QCon New York June 15-19, 2020 | | Building and Operating a Serverless Data Pipeline

This presentation is now available to view on InfoQ.com

What You’ll Learn

Hear about Intent’s experience transitioning to a serverless platform, some of the benefits it brought and some of the pain points.
Listen about serverless, when it is worth considering it and what it takes to implement it.

Abstract

At Intent our machine learning platform processes real-time and historical data to predict user intent on billions of page views a month. At the heart of this system is a serverless data pipeline that allows us to gather, process, store, and analyze data from disparate data sources. In this talk, we’ll discuss the motivations of switching to a serverless infrastructure, and lessons learned while building and operating such a system at scale; focusing on operability, stability, scalability, and ease of development.

Question:

What is the focus of your work these days?

Answer:

I'm the lead of the data platform team at Intent. Intent is a data science company that helps commerce sites maximize the value for each person who visits their site. Our main product is an ad network that runs on travel sites. On the data platform team we oversee our data pipeline, that collects data from ad servers and various other sources, the processing of that data and storage of that data to a data lake. We also oversee data warehouses, and aggregation jobs that compute summaries of that data; making it available to various analysts and other business users. Our team is also responsible for automated reporting solutions for our publishers and advertisers.

Question:

What is the motivation for your talk?

Answer:

To talk about our experiences at Intent building out our serverless data platform. Going from our legacy platform to this new data platform. Some of the wins that we experienced with that and also some of those pain points that we had during that transition. I also think that Serverless is becoming a bit of a buzzword so I think it’s worth clarifying what serverless is, and some of the benefits and tradeoffs.

Question:

Will the examples apply only to your domain or they are more general?

Answer:

Will be aimed towards being generic for the data pipeline processing domain. We are on AWS so a lot of our experiences are based on that, but will discuss things that are applicable to other platforms. Things like how systems compose and encapsulation are important in any serverless application.

Question:

How would you describe the persona and the level of the target audience?

Answer:

A tech lead / senior developer / engineering manager who's interested in serverless, is thinking about building out a data platform, or thinking about ways they might evolve their own stack.

Question:

What do you want this persona to walk away with?

Answer:

I want them to have insight on why serverless can be a boon for their team.

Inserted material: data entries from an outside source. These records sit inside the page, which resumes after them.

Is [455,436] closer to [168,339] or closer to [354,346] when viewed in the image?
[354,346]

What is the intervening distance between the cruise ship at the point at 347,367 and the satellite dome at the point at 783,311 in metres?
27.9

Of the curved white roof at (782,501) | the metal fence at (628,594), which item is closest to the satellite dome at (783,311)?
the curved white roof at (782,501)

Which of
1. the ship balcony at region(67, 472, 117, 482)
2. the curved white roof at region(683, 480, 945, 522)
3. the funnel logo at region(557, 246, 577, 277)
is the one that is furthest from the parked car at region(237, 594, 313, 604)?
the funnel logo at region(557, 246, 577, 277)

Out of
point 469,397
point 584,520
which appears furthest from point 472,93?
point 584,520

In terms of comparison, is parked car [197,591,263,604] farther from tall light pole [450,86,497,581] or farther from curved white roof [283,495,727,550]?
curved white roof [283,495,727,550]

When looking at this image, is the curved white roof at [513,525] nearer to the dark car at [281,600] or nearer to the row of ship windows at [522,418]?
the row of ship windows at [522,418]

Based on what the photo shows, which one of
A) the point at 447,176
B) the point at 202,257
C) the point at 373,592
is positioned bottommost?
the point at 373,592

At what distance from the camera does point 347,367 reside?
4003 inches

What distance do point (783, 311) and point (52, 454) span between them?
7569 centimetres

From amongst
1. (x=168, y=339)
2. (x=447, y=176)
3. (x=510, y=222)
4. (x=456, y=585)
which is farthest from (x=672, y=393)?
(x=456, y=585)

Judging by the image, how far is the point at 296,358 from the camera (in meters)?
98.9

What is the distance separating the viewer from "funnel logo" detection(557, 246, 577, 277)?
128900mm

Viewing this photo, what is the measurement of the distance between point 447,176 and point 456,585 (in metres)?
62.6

And what are some of the pain points or pitfalls they might encounter going down that road.

Speaker: Will Norman

Director Of Engineering at Intent

Will is a Director of Engineering at Intent where he leads the Data Platform team. He has over 10 years of experience architecting, and building, high volume systems in the FinTech and AdTech industries. These days Will is glad to be spending more time wrangling services than servers. Outside of tech he enjoys cooking, traveling, and spending time with his family.